TRECHO DO TEXTO

Faz parte dessa esperança sabermos que nem todos nos farão de trouxas e que a Fiocruz se recusou a dar, na distribuição das vacinas, a prioridade pedida pelo STF
Por falar em Natal, alguma coisa está mudando em nossos corações. O ano de 2020, por tudo o que aconteceu, talvez tenha sido o pior ano de nossas vidas. Mortes e separações, perda de emprego e falta de dinheiro, os amigos que não temos mais porque sucumbiram à Covid ou porque nunca mais abraçamos por causa da porra do vírus, a solidão provocada pelo temor do contágio. Tanta coisa nos aconteceu e nenhuma delas nos fez mais felizes.

[Entradas salvas]
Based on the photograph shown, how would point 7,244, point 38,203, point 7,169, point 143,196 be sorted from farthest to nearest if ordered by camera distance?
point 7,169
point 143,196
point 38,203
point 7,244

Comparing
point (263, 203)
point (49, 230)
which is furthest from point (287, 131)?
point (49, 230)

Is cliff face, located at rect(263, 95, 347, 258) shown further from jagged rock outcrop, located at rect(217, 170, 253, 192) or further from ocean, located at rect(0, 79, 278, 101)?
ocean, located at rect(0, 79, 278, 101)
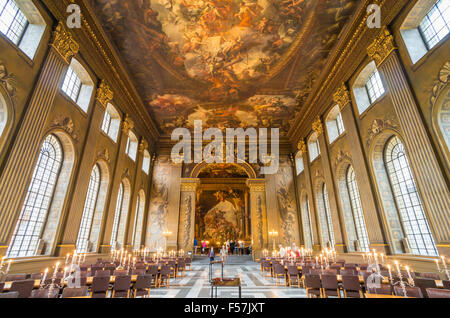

TAREFA A REALIZAR
Prolongue o texto sobre o Natal e o ano de 2020 a partir do ponto em que ele termina. Os dados não têm relação alguma com o texto.

RESULTADO DA TAREFA
Até a política, que sempre cultivamos como fofoca, nos faltou. É difícil fofocar, rir ou xingar no meio de outros papos, quando o cara disfarça a incompetência e o narcisismo por trás de uma afirmação machista, como a da “gripezinha” ou a do “país de maricas”. Ou quando ele, em plena discussão das vacinas, às vésperas de nossa redenção, da garantia ou da esperança de nossa sobrevivência, jura que não vai se vacinar e ponto final. Prefere inaugurar, com pompa e circunstância, na presença de ministros e funcionários, uma exibição exibicionista das vestes que ele e Michelle usaram na posse, como se isso tivesse alguma importância para nós ou para a História. Quem votou nele porque era um impávido colosso, um homem simples e modesto, igual a qualquer um de nós, deve estar uma fera.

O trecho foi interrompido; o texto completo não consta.